Source excerpt:

# Mosquito Monday nighters



## walley1 (Feb 18, 2005)

Mosquito Lake Marina will once again host Monday night bass tournaments at Mosquito Lake. Entry is $30.00 per a team and $5.00 big bass per a team with 100 percent payback every Monday night. Starting time will be at 5pm. Sign up,boat check and weigh in will take place at the Marina. For more information you can call the Marina at 330-637-2075


----------



## booyah (Oct 11, 2004)

When is the start up date?


----------



## walley1 (Feb 18, 2005)

im sorry, forgot that. Monday Nighters will start May 9


----------



## Alwayslearning (Mar 22, 2010)

Hey I am interested in the Thursday nighters but was looking for just a little more info. Entry Fee? Is it a single event every week, or do scores carry over type deal? 
If you could post something or just PM me that would be great.
Sorry if this is too soon to ask. Just cant stop itching, and am starting to line up my weeks:F


----------



## Alwayslearning (Mar 22, 2010)

monday nights


----------



## ranger487 (Apr 5, 2005)

These are one night deals no points or carry over Joe usually pays out 1-4 places plus big bass for the night depending on how many boats we get. They are really well run events

Mark


----------



## qpan13 (May 30, 2010)

I'll def be there often. Just got our 1st boat and was looking for something to do with the wife for some fun!! Glad I read this! Do you sign up that day or in advance? What is the end time for the tournaments?

Your tasks:
**1.** Transcribe everything in the Mosquito Lake tournament thread from "Mosquito Lake Marina" down to "(Oct 11, 2004)", word for word.
**2.** Pick up the Mosquito Lake Monday night tournament thread right after its final post and keep it going.

Recorded data:
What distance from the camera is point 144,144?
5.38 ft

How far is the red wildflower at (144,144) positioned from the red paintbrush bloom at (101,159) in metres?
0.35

Expected answers:
**1.**
Mosquito Lake Marina will once again host Monday night bass tournaments at Mosquito Lake. Entry is $30.00 per a team and $5.00 big bass per a team with 100 percent payback every Monday night. Starting time will be at 5pm. Sign up,boat check and weigh in will take place at the Marina. For more information you can call the Marina at 330-637-2075


----------



## booyah (Oct 11, 2004)

**2.**
----------



## ranger487 (Apr 5, 2005)

You just sign up that day, try to get there about 15 minutes early and pay at Joes shop across from the ramp. We fish untill close to dark times will change with the longer nights.

Mark


----------



## lunker4141 (Apr 19, 2010)

Just bought my first boat (project boat) but its bout ready for the water now. Also just moved 5 min from mosquito and now I just have to figure out how to get Monday off of work so I can fish these.


----------



## walley1 (Feb 18, 2005)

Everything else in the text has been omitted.